Your task:
In the records below, find the line containing "class: Mammalia", then reproduce that line and every one after it to the end, exactly and alone.

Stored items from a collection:
--- START ---

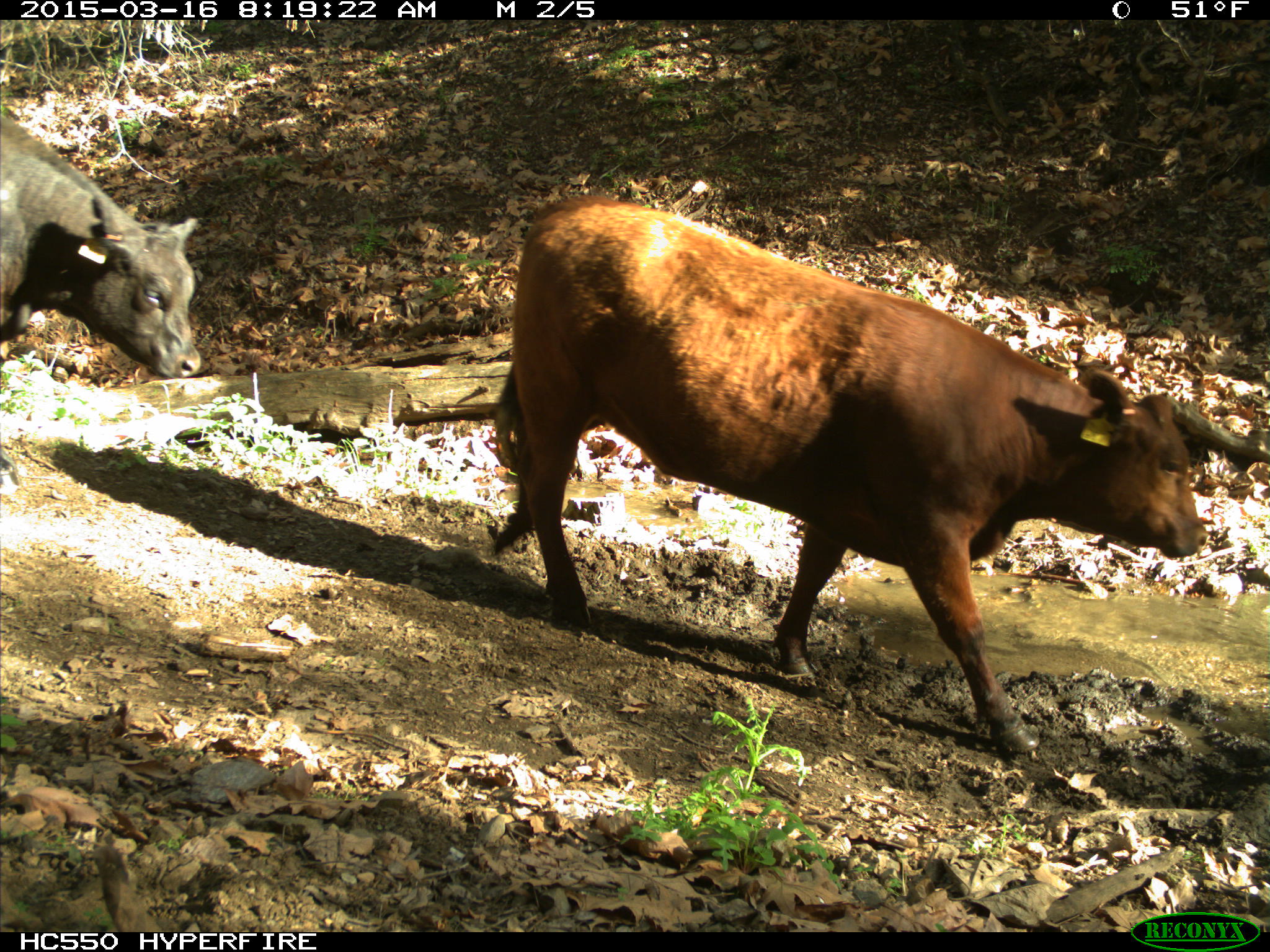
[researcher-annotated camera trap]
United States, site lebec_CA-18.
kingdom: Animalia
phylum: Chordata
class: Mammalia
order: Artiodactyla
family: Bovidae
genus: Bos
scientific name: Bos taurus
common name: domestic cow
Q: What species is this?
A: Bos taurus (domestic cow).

--- END ---

Task answer:
class: Mammalia
order: Artiodactyla
family: Bovidae
genus: Bos
scientific name: Bos taurus
common name: domestic cow
Q: What species is this?
A: Bos taurus (domestic cow).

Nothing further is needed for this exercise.